Can you return, verbatim, the stretch of entries from the line containing "How far from the camera" through the end of the entries, including both ends and nothing else?

*GIVEN INFORMATION:*
● ● ● ●

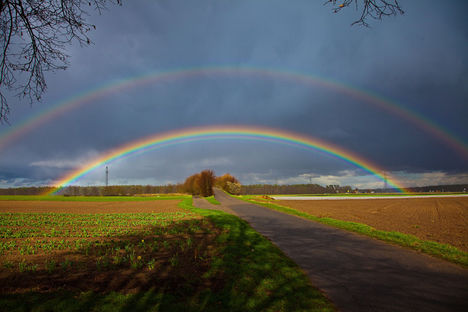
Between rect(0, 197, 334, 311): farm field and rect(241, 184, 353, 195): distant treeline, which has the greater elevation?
rect(0, 197, 334, 311): farm field

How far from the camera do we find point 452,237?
11.8m

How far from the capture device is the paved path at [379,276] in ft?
14.5

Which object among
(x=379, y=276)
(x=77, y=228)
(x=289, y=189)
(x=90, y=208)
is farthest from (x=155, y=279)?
(x=289, y=189)

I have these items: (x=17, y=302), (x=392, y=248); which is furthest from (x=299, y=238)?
(x=17, y=302)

● ● ● ●

*FINISHED TASK:*
How far from the camera do we find point 452,237?
11.8m

How far from the capture device is the paved path at [379,276] in ft?
14.5

Which object among
(x=379, y=276)
(x=77, y=228)
(x=289, y=189)
(x=90, y=208)
is farthest from (x=155, y=279)?
(x=289, y=189)

I have these items: (x=17, y=302), (x=392, y=248); which is furthest from (x=299, y=238)?
(x=17, y=302)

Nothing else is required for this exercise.